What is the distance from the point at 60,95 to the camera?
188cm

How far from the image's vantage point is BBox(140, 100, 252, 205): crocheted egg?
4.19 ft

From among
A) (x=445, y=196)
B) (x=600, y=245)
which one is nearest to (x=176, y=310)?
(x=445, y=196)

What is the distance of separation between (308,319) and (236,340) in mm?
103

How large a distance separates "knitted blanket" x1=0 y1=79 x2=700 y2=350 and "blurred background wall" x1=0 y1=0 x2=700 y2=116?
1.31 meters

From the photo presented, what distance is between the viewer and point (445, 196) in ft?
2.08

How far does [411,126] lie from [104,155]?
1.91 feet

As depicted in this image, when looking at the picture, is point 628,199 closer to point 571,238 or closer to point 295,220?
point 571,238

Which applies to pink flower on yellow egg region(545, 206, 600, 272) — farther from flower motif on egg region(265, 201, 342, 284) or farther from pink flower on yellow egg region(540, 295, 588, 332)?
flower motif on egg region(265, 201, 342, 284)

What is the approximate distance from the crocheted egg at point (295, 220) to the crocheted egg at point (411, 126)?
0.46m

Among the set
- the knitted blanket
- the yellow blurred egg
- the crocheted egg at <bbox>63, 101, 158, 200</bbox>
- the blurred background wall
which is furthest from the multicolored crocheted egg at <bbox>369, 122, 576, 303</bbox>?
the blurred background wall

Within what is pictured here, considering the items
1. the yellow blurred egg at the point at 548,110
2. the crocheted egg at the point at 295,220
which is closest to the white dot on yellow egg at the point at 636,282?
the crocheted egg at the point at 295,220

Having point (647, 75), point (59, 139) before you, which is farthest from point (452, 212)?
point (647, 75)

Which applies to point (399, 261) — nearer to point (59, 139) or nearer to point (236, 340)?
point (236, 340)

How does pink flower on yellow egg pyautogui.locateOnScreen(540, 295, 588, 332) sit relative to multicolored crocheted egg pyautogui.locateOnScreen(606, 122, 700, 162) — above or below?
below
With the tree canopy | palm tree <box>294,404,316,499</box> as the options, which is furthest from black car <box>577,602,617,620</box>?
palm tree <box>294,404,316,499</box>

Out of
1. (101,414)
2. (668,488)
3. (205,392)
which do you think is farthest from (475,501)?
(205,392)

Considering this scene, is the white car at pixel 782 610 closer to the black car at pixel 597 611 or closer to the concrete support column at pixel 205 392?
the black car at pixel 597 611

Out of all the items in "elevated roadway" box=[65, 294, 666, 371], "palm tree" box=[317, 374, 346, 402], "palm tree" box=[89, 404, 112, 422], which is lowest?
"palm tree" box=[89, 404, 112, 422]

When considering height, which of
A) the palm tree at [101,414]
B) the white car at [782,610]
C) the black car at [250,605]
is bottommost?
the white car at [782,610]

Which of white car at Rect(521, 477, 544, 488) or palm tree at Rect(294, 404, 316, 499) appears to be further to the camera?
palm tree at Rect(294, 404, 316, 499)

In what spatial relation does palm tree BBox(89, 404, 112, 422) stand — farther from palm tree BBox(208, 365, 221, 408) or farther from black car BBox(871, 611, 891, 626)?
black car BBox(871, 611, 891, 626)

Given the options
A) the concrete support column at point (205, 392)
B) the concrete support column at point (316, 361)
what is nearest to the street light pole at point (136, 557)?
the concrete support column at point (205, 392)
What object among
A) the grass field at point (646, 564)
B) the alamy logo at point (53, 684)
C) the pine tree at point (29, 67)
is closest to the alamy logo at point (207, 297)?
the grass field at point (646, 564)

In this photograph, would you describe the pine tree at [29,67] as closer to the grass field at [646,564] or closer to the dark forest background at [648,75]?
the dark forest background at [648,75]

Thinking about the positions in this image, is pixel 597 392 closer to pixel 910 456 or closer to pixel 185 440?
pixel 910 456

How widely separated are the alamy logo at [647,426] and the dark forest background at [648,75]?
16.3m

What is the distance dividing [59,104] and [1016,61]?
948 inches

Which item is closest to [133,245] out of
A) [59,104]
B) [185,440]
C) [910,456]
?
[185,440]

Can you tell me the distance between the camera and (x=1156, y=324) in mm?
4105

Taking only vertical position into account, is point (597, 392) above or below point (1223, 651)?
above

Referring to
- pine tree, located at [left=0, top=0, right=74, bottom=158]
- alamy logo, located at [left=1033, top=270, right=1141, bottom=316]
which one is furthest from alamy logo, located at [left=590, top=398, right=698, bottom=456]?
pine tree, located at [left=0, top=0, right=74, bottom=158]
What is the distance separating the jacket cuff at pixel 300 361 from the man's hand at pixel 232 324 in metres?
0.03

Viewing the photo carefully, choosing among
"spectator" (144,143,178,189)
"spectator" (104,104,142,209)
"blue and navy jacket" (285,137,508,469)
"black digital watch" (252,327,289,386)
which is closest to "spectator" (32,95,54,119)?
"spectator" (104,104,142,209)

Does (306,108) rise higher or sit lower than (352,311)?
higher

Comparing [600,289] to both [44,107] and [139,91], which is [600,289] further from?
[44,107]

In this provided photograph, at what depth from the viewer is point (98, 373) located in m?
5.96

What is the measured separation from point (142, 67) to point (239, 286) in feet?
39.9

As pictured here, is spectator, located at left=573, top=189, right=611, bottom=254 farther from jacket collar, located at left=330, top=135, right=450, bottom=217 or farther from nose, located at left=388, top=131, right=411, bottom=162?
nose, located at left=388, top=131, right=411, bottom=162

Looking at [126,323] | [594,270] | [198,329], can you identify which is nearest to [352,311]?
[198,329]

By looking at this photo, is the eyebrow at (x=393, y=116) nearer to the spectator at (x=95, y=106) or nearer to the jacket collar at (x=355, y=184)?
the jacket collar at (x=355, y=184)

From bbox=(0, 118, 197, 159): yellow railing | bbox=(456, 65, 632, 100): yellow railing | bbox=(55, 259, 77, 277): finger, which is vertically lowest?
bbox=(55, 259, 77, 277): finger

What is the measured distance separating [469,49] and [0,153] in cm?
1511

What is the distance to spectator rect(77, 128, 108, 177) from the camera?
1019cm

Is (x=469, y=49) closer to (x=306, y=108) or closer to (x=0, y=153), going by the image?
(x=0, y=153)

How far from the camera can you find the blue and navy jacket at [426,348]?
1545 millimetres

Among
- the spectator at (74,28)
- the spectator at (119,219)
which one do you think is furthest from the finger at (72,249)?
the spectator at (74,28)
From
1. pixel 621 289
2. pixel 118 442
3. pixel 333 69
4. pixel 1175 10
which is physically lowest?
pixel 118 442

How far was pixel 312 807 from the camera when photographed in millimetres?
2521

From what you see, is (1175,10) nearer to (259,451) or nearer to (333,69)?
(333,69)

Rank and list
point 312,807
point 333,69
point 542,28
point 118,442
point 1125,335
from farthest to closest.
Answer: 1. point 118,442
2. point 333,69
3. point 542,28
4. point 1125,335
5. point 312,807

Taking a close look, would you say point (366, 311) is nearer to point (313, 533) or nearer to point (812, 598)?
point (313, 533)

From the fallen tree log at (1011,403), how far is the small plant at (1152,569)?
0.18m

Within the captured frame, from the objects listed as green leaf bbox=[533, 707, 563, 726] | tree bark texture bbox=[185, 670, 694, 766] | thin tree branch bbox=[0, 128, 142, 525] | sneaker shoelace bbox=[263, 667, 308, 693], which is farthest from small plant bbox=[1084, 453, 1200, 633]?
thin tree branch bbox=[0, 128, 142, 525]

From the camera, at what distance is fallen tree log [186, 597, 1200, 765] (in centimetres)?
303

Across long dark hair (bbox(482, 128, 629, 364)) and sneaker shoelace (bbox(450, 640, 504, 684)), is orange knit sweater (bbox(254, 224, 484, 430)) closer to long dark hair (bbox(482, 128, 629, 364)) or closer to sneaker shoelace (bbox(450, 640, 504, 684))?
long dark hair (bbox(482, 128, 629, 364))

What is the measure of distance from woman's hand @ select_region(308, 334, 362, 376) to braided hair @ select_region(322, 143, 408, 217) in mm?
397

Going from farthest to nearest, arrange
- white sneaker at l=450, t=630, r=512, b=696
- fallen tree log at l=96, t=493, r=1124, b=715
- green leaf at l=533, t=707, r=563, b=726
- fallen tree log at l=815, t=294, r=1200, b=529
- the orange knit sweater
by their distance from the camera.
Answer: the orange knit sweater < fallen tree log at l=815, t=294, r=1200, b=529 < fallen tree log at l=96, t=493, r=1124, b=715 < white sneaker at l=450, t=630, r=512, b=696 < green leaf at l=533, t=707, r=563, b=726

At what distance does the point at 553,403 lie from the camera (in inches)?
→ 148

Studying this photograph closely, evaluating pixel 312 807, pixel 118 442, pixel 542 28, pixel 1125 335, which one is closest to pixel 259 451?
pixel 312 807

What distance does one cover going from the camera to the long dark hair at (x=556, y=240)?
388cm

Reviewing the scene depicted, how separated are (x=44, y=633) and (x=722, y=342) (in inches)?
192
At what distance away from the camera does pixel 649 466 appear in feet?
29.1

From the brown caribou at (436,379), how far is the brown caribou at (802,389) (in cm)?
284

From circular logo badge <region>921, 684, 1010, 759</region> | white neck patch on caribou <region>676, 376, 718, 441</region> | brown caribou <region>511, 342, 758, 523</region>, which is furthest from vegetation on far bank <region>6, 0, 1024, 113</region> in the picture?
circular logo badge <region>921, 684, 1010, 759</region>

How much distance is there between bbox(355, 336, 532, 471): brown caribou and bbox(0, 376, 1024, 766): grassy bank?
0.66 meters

▬▬▬

◆ **Exercise description**
Reproduce the entries word for word, beginning at the line that contains "By looking at" and stopping after the line that contains "5. point 312,807", with both of those lines included.

◆ **Written answer**
By looking at this photo, is the eyebrow at (x=393, y=116) nearer to the spectator at (x=95, y=106) or nearer to the jacket collar at (x=355, y=184)?
the jacket collar at (x=355, y=184)

From bbox=(0, 118, 197, 159): yellow railing | bbox=(456, 65, 632, 100): yellow railing | bbox=(55, 259, 77, 277): finger, which is vertically lowest?
bbox=(55, 259, 77, 277): finger

What is the measured distance separating [469,49] and [0,153] in cm?
1511

What is the distance to spectator rect(77, 128, 108, 177) from the camera?
1019cm

Is (x=469, y=49) closer to (x=306, y=108) or closer to (x=0, y=153), going by the image?
(x=0, y=153)

How far from the camera can you find the blue and navy jacket at [426,348]?
1545 millimetres

Among
- the spectator at (74,28)
- the spectator at (119,219)
which one do you think is furthest from the finger at (72,249)?
the spectator at (74,28)
From
1. pixel 621 289
2. pixel 118 442
3. pixel 333 69
4. pixel 1175 10
which is physically lowest?
pixel 118 442

How far was pixel 312 807 from the camera when photographed in millimetres?
2521

From what you see, is (1175,10) nearer to (259,451) or nearer to (333,69)?
(333,69)

Rank and list
point 312,807
point 333,69
point 542,28
point 118,442
point 1125,335
from farthest to closest.
Answer: 1. point 118,442
2. point 333,69
3. point 542,28
4. point 1125,335
5. point 312,807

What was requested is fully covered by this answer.